# Norwegian: formulating question with hvilke, -n, -t



## Kiedis

Hei igjen.

Is it a good way to ask a question: ''På hvilket system trenger du tilgang?''. I hear my colleagues (not norwegians) using this formulation very often.

Wouldn't it be more appropriate to formulate it like this: ''Hvilket system trenger du tilgang på?''

Or maybe it doesn't matter in colloquial Norwegian?


----------



## oskhen

Kiedis said:


> Hei igjen.
> 
> Is it a good way to ask a question: ''På hvilket system trenger du tilgang?''. I hear my colleagues (not norwegians) using this formulation very often.
> 
> Wouldn't it be more appropriate to formulate it like this: ''Hvilket system trenger du tilgang på?''
> 
> Or maybe it doesn't matter in colloquial Norwegian?



It should be "tilgang til". And I would definitely use the last one in most circumstances.


----------



## Ben Jamin

oskhen said:


> It should be "tilgang til". And I would definitely use the last one in most circumstances.


There is a strong trend in Norwegian of using 'på' instead of other prepositions.
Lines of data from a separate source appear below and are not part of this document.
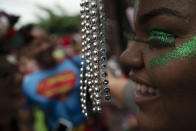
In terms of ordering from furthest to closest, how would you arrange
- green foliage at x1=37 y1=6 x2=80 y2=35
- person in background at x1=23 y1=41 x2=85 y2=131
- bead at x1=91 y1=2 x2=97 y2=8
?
green foliage at x1=37 y1=6 x2=80 y2=35, person in background at x1=23 y1=41 x2=85 y2=131, bead at x1=91 y1=2 x2=97 y2=8

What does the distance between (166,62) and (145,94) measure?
20 centimetres

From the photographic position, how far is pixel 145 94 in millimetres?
1193

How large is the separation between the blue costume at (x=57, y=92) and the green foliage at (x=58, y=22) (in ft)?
7.75

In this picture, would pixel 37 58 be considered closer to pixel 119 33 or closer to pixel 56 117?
pixel 56 117

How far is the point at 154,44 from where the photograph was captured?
1.11 metres

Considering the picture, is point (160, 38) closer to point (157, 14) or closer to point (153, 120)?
point (157, 14)

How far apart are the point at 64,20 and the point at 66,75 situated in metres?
2.76

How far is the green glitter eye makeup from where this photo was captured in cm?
106

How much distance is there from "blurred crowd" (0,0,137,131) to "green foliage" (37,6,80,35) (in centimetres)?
201

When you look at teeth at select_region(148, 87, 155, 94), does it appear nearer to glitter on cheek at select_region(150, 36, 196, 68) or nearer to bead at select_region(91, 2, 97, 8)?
glitter on cheek at select_region(150, 36, 196, 68)

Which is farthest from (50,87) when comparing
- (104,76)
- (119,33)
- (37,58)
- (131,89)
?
(104,76)

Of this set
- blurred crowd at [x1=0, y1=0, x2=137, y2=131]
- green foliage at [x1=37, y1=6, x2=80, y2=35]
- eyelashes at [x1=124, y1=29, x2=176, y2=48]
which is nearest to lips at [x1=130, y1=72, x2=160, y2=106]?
eyelashes at [x1=124, y1=29, x2=176, y2=48]

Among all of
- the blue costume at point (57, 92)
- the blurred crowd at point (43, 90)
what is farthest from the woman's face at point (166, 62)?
the blue costume at point (57, 92)

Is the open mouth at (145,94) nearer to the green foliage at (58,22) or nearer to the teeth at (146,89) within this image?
the teeth at (146,89)
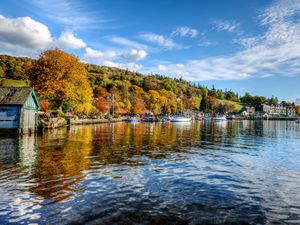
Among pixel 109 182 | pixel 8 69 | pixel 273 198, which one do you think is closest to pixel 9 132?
pixel 109 182

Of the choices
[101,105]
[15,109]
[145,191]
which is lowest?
[145,191]

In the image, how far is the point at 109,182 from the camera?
14.4 metres

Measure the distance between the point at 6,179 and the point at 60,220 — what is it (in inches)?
279

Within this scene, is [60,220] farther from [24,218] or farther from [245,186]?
[245,186]

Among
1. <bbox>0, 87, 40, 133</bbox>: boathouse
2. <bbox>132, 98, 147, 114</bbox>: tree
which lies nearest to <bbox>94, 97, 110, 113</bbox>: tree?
<bbox>132, 98, 147, 114</bbox>: tree

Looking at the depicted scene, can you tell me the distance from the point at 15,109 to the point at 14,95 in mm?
2639

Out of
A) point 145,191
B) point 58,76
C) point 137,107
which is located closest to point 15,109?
point 58,76

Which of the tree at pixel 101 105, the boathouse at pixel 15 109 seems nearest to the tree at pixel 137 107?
A: the tree at pixel 101 105

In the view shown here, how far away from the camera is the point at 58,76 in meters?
65.6

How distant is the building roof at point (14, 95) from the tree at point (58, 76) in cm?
2095

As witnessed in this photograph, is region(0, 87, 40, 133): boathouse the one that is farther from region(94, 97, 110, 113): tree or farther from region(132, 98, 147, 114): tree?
region(132, 98, 147, 114): tree

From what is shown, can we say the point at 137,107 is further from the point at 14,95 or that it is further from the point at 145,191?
the point at 145,191

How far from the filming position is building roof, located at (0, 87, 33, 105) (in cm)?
4144

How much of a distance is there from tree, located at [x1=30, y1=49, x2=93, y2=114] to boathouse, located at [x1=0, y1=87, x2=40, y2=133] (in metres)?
21.4
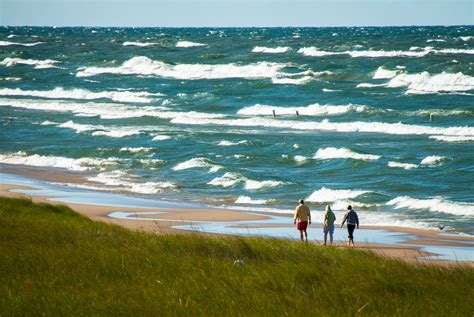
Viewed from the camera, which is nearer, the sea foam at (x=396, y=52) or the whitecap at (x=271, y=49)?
the sea foam at (x=396, y=52)

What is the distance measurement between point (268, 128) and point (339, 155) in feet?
44.9

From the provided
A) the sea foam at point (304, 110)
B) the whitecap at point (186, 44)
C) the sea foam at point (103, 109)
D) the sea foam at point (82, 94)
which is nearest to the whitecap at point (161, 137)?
the sea foam at point (103, 109)

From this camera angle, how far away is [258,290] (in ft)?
35.8

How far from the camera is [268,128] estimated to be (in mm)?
51875

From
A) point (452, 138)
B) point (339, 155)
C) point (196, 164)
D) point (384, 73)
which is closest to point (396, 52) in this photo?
point (384, 73)

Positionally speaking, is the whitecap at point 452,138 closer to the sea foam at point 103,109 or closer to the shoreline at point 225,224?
the sea foam at point 103,109

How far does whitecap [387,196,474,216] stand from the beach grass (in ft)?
45.7

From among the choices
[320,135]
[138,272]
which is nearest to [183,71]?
[320,135]

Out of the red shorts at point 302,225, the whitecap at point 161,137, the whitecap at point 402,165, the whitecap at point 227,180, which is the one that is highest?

It is widely accepted and used in print, frowned upon only by a few. So, i suppose, pretty many native speakers would say "tilgang på".


----------



## oskhen

Ben Jamin said:


> There is a strong trend in Norwegian of using 'på' instead of other prepositions. It is widely accepted and used in print, frowned upon only by a few. So, i suppose, pretty many native speakers would say "tilgang på".
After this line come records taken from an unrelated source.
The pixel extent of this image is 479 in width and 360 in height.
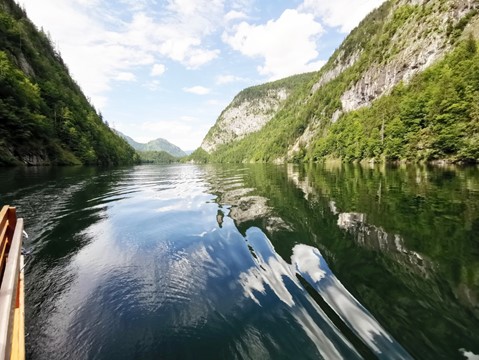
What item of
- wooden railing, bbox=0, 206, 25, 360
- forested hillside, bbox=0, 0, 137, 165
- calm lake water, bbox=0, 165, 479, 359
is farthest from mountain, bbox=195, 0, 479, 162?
forested hillside, bbox=0, 0, 137, 165

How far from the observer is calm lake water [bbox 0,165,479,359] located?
13.6 feet

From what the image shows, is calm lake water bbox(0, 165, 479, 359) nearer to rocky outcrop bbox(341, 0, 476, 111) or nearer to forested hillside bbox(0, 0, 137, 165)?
forested hillside bbox(0, 0, 137, 165)

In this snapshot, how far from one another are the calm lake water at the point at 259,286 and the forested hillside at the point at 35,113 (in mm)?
46697

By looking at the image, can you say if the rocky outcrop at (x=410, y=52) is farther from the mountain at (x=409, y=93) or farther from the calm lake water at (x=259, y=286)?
the calm lake water at (x=259, y=286)

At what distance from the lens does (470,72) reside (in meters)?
46.4

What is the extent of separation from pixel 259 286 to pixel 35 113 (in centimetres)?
6532

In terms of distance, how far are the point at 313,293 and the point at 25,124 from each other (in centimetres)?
5854

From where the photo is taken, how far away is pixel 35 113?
54750 millimetres

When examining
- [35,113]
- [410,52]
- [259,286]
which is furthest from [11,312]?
[410,52]

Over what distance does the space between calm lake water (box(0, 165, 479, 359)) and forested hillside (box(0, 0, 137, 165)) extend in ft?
153

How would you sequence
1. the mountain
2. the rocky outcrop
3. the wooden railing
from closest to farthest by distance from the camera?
the wooden railing, the mountain, the rocky outcrop

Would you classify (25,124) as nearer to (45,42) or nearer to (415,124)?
(415,124)

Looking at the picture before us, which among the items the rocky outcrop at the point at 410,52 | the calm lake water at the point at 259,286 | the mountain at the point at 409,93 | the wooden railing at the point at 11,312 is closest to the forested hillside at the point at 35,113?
the calm lake water at the point at 259,286

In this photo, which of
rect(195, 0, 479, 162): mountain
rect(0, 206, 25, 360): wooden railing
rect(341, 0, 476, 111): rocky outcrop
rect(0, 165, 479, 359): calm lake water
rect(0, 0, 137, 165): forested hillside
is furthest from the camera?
rect(341, 0, 476, 111): rocky outcrop
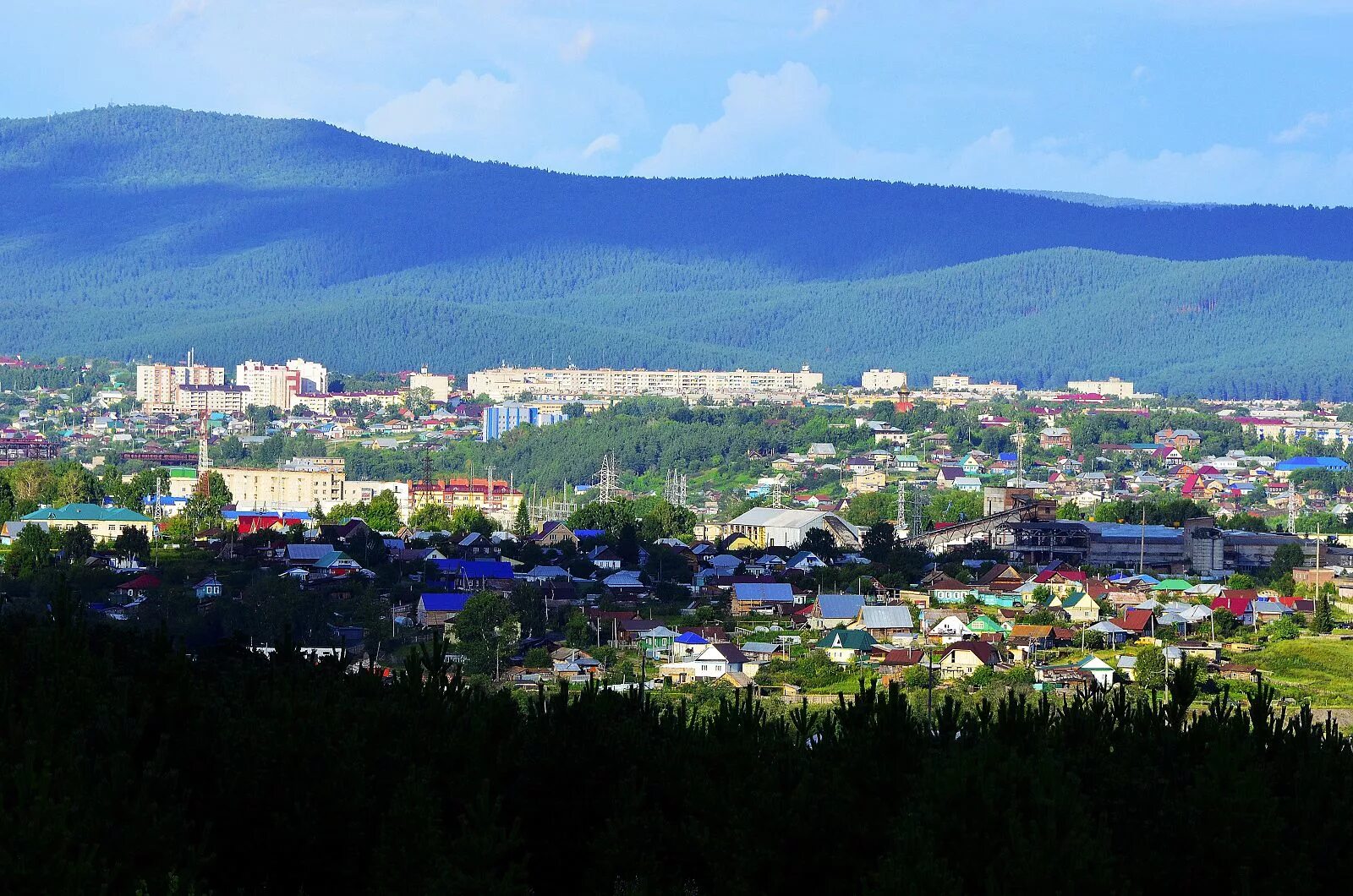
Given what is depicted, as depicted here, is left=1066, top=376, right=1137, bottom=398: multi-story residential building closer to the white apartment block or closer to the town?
the town

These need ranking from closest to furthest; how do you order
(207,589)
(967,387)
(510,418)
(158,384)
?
1. (207,589)
2. (510,418)
3. (158,384)
4. (967,387)

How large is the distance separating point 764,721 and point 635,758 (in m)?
1.90

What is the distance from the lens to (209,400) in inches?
3907

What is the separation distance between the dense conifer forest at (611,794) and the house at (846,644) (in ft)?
42.5

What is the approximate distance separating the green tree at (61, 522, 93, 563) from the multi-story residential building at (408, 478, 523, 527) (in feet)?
59.4

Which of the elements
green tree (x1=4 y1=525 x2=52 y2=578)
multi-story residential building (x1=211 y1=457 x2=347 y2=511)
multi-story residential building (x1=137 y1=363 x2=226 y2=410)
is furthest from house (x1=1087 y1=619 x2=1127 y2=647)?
multi-story residential building (x1=137 y1=363 x2=226 y2=410)

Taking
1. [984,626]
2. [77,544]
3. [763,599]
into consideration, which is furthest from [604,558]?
[984,626]

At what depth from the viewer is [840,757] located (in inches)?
533

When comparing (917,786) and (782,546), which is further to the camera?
(782,546)

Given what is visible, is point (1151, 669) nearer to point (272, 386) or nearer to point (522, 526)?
point (522, 526)

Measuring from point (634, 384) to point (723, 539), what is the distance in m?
62.0

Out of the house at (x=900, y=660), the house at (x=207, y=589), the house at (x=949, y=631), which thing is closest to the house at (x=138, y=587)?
the house at (x=207, y=589)

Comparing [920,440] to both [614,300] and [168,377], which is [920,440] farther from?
[614,300]

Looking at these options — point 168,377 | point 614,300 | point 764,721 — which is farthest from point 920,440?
point 614,300
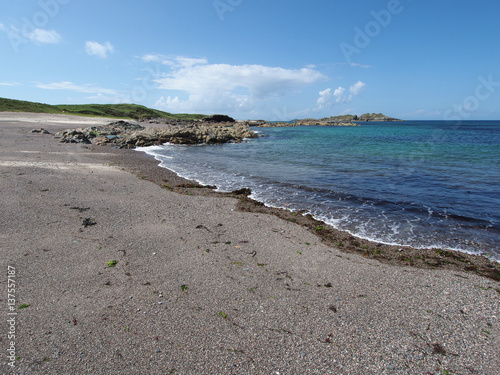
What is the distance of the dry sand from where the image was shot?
12.7ft

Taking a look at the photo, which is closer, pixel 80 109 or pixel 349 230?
pixel 349 230

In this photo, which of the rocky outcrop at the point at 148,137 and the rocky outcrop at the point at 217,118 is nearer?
the rocky outcrop at the point at 148,137

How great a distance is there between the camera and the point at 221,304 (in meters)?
5.06

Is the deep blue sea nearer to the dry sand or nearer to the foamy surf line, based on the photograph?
the foamy surf line

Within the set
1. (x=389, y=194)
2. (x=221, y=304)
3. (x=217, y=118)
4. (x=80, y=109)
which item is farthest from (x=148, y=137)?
(x=80, y=109)

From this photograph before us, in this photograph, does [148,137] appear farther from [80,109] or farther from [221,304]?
[80,109]

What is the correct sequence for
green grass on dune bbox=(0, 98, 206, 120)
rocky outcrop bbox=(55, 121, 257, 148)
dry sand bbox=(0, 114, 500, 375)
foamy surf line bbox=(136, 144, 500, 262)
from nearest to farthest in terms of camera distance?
dry sand bbox=(0, 114, 500, 375) < foamy surf line bbox=(136, 144, 500, 262) < rocky outcrop bbox=(55, 121, 257, 148) < green grass on dune bbox=(0, 98, 206, 120)

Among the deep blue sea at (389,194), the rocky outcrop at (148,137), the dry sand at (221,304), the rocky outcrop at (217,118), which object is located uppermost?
the rocky outcrop at (217,118)

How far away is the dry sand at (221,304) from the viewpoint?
12.7ft

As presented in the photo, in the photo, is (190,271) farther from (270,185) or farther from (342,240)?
(270,185)

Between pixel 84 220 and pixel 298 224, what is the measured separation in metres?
7.14

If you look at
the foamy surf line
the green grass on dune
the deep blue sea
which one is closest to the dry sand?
the foamy surf line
You're right. Okay, then both may be used. But personally I wouldn't recommend using "på" this way when writing.


----------



## Ben Jamin

oskhen said:


> You're right. Okay, then both may be used. But personally I wouldn't recommend using "på" this way when writing.
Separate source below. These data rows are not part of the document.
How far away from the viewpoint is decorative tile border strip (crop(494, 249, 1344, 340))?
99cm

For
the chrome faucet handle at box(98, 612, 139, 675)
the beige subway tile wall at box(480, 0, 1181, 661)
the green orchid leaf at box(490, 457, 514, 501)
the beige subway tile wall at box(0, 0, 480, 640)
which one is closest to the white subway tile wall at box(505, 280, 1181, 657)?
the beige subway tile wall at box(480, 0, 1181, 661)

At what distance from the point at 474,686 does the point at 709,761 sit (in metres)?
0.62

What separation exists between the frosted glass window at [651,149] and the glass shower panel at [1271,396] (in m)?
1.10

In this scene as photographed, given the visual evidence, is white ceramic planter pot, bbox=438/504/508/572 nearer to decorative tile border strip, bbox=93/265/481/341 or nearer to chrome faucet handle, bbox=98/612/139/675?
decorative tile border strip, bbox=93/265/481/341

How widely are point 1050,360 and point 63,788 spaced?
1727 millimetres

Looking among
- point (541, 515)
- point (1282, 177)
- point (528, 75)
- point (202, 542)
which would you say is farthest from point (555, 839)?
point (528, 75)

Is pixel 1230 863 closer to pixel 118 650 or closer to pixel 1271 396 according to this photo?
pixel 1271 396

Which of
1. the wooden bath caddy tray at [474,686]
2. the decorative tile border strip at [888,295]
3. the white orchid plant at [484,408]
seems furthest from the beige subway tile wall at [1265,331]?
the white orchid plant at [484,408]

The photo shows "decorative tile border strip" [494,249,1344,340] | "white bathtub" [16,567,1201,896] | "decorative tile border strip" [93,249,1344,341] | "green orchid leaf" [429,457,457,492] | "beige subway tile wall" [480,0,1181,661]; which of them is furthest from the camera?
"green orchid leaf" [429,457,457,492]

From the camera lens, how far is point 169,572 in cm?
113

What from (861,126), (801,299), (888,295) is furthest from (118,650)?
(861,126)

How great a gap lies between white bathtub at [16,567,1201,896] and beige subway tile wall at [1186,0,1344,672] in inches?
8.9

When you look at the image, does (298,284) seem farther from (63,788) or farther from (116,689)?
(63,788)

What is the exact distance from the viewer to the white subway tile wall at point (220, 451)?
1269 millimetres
 Neither would I, but speaking politically incorrectly, the language is falling apart.


----------



## Tjahzi

The word that you are looking for is "evolving".


----------



## oskhen

I was thinking a bit: Is "tilgang på" correct - or more correct - in some expressions? "Tilgang på mat" doesn't sound that odd to me, but "tilgang på et system" definitely does. Or is it just a matter of taste?


----------



## kirsitn

oskhen said:


> I was thinking a bit: Is "tilgang på" correct - or more correct - in some expressions? "Tilgang på mat" doesn't sound that odd to me, but "tilgang på et system" definitely does. Or is it just a matter of taste?



To me "tilgang på" means that something exists/is available (ingen tilgang på mat -> there is no food to be found anywhere), whereas "tilgang til" implies permission/possibility to use something (that definitely exists).


----------



## basslop

Agree with the distinction that Kirsitn points out. Btw.  This shows how important right preposition is. 

Synonym for "tilgang til" is "adgang til".


----------